Trading activities in the official NFEM, which includes the Investors’ and Exporters’ (I&E) Window, indicated a slight movement in the benchmark rate compared to the previous day’s close.

NFEM Closing Rate (December 12): ₦1,449.38 per US Dollar (Based on early morning data and previous day’s trends).

NFEM Highest Intraday Rate: The dollar was traded at a high of approximately ₦1,452.50.

NFEM Lowest Intraday Rate: The Naira touched its strongest point for the day at about ₦1,449.38.

The relatively tight band in the official market reflects the Central Bank of Nigeria’s (CBN) continued intervention efforts and liquidity management strategies aimed at fostering stability for importers and formal businesses.

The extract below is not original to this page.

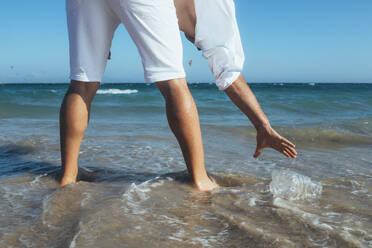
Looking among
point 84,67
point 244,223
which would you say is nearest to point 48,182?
point 84,67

Parallel Market (Black Market) Rate

In the unofficial parallel market, widely used for cash transactions and personal transfers, the Naira showed a minor gain, reversing a recent weakening trend.

Parallel Market Buying Rate: ₦1,475.00 per US Dollar

Parallel Market Selling Rate: ₦1,485.00 per US Dollar

This parallel market range of ₦1,475 – ₦1,485 indicates a premium of approximately ₦25.62 to ₦35.62 when compared to the official NFEM closing rate of ₦1,449.38.